§ ACCIÓN REQUERIDA:
Responda estas preguntas sobre el fragmento acerca del femicidio:
(a) ¿Contra qué es un crimen el femicidio?
(b) ¿En qué derecho se reconoce muchas veces el femicida en su relato criminal?
(c) ¿Qué tres cosas quería hacer la mujer en las escenas de femicidio que se mencionan?

§ FRAGMENTO MOSTRADO:
┌──

Por eso es un crimen contra la libertad de las mujeres.
Porque es la libertad de ellas, de nosotras, lo que el femicidio ha querido frenar.
Así se entiende que muchísimas veces el femicida, en su relato criminal, no se reconoce como un asesino porque no se reconoce en el deseo de matar a una mujer, sino en el derecho de impedir, frenar, condicionar tal o cual comportamiento de ella.
Esto es muy importante porque nos permite entender que el femicidio no es la tragedia personal de una mujer que condujo mal su relación afectiva con un hombre o que se topó con el hombre equivocado en el momento equivocado. El femicidio es un arma patriarcal contra la libertad de las mujeres que consiste en eliminarlas.
El femicidio es hoy un problema estructural grave en las relaciones hombre-mujer en todas nuestras sociedades, porque representa una forma de respuesta violenta frente a un proceso de rebelión subterránea que estamos enfrentando las mujeres en los horizontes de vida personal que nos hemos planteado. Tenemos decenas de casos que nos hablan de escenas de femicidio donde es la mujer que quería cobrar la cuota alimentaria, o es la mujer que quería divorciarse, o es la mujer que quería terminar la relación. El femicidio es un relato sangriento de respuesta de disciplinamiento del conjunto de las mujeres a través de la eliminación y la muerte de algunas de nosotras.

└──

§ DATOS PROPORCIONADOS:
┌──

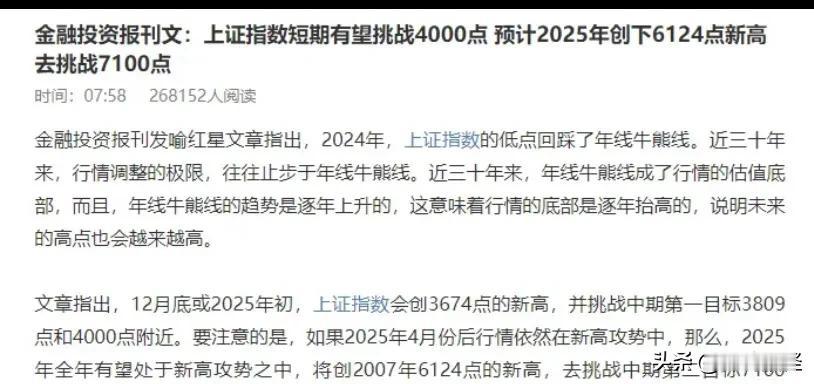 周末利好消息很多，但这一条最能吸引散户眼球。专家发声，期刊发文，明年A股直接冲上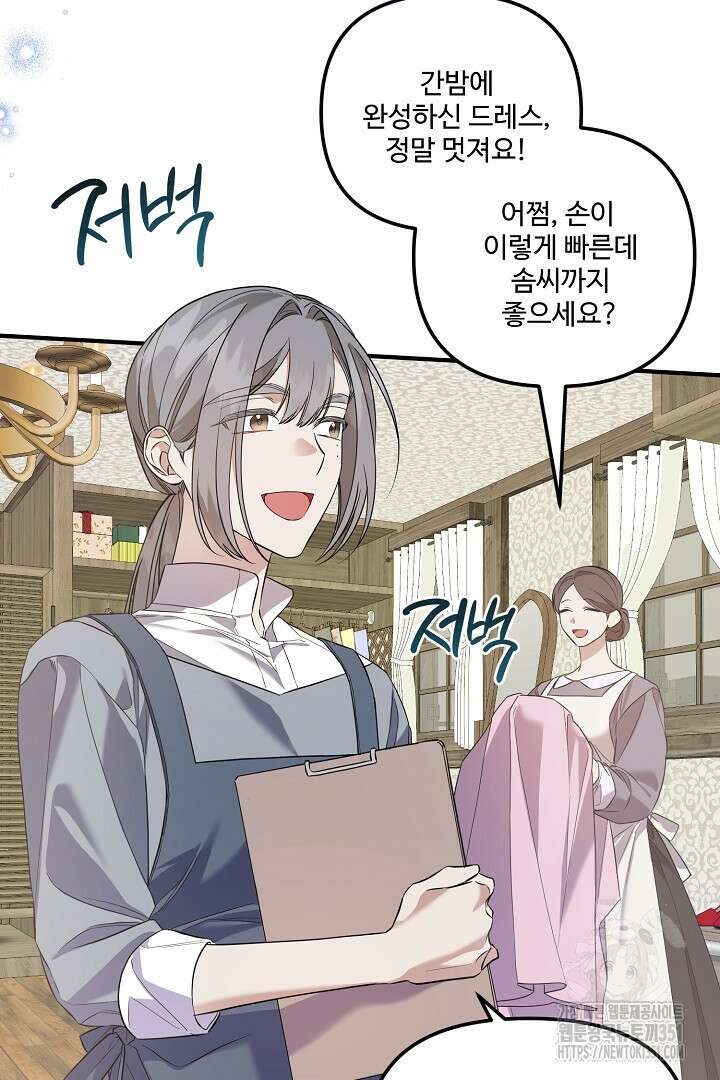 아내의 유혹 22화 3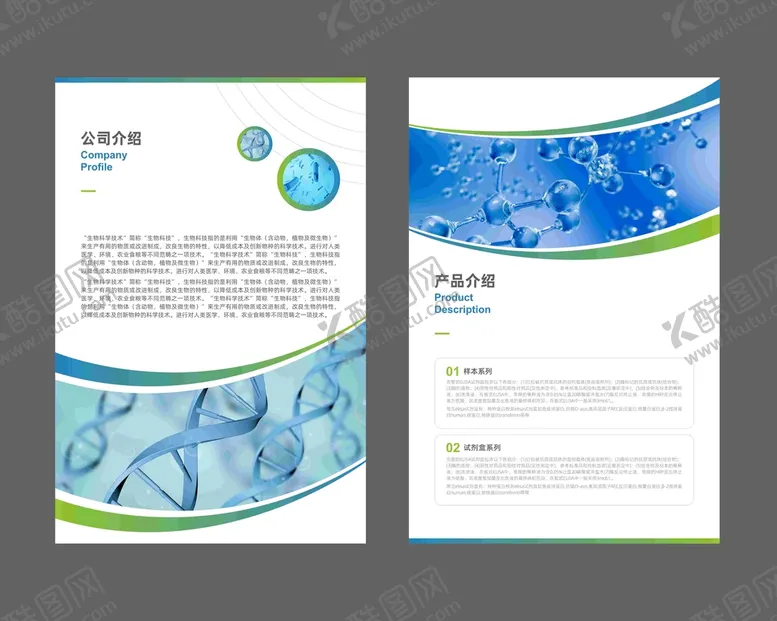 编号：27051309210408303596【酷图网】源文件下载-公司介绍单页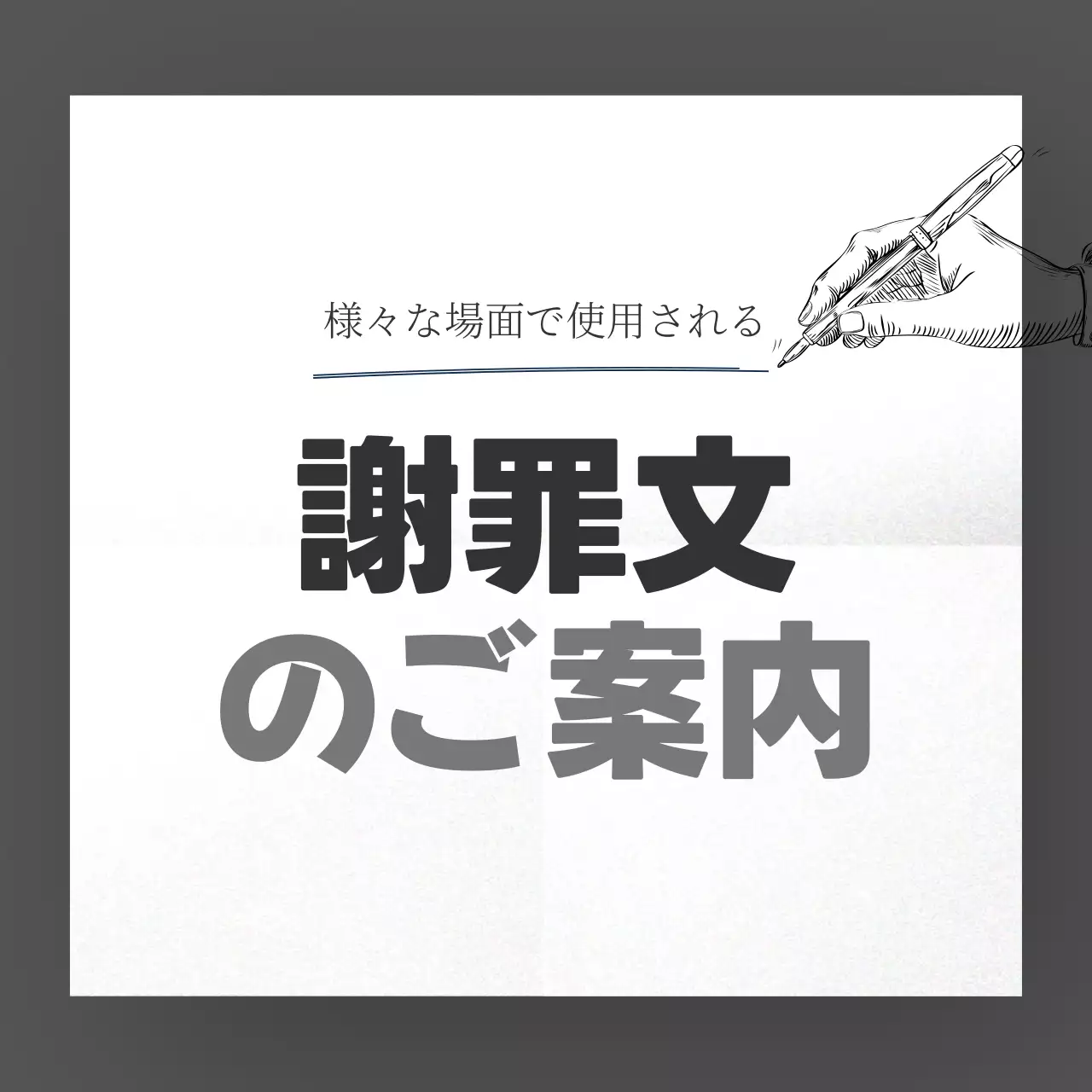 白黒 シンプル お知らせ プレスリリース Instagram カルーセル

└──

§ RESULTADO OBTENIDO:
(a) El femicidio es un crimen contra la libertad de las mujeres.
(b) Se reconoce en el derecho de impedir, frenar y condicionar tal o cual comportamiento de ella.
(c) La mujer quería cobrar la cuota alimentaria, divorciarse o terminar la relación.